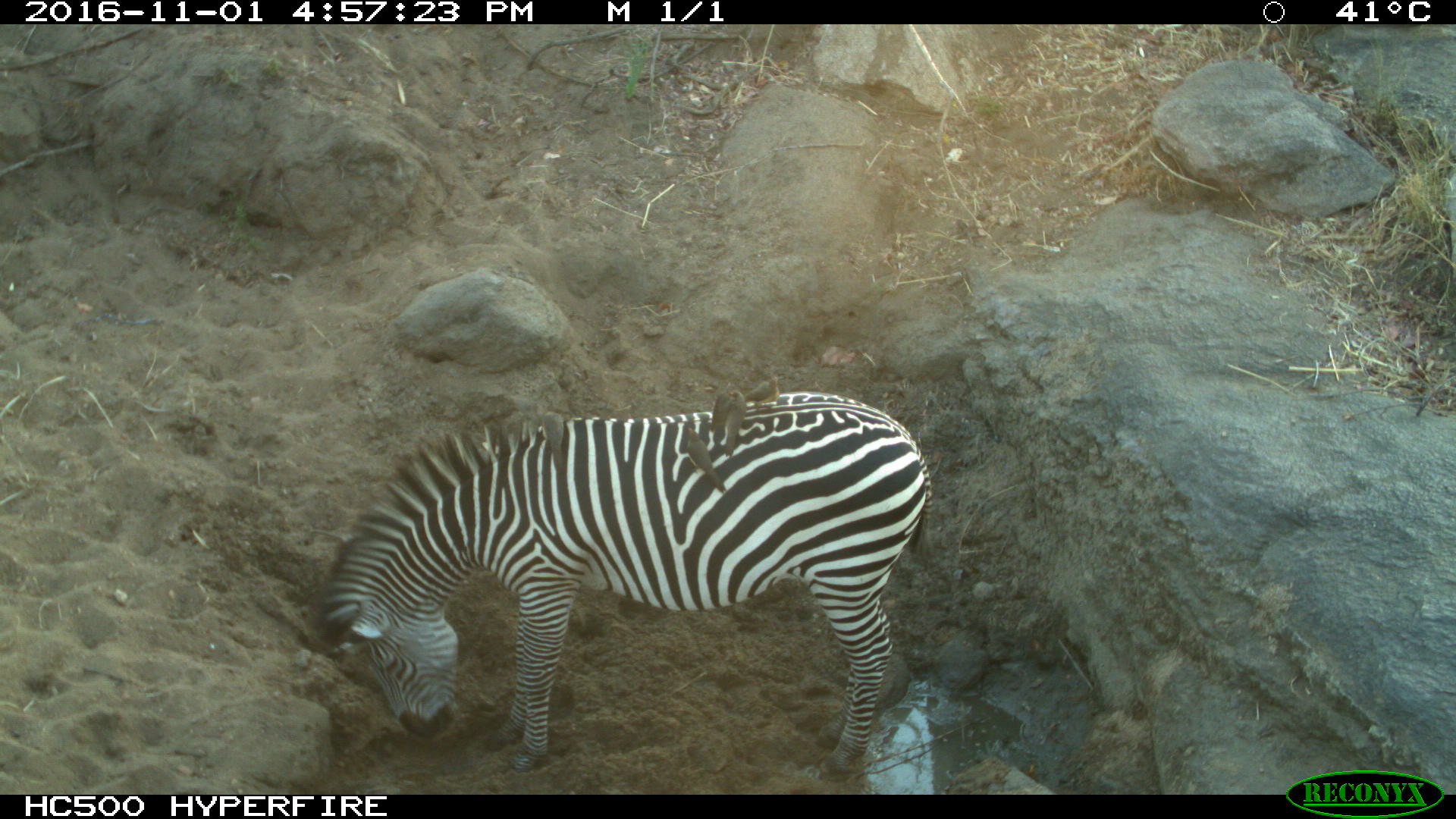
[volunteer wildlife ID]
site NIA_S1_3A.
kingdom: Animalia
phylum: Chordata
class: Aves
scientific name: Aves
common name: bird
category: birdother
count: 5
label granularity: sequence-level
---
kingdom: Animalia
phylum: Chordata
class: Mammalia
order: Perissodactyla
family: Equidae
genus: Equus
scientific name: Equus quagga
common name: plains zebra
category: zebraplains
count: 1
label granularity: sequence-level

## How to complete this task
Each record above has to be written out again in full, but its pictures must not be.

## Answer to this problem
[volunteer wildlife ID]
site NIA_S1_3A.
kingdom: Animalia
phylum: Chordata
class: Aves
scientific name: Aves
common name: bird
category: birdother
count: 5
label granularity: sequence-level
---
kingdom: Animalia
phylum: Chordata
class: Mammalia
order: Perissodactyla
family: Equidae
genus: Equus
scientific name: Equus quagga
common name: plains zebra
category: zebraplains
count: 1
label granularity: sequence-level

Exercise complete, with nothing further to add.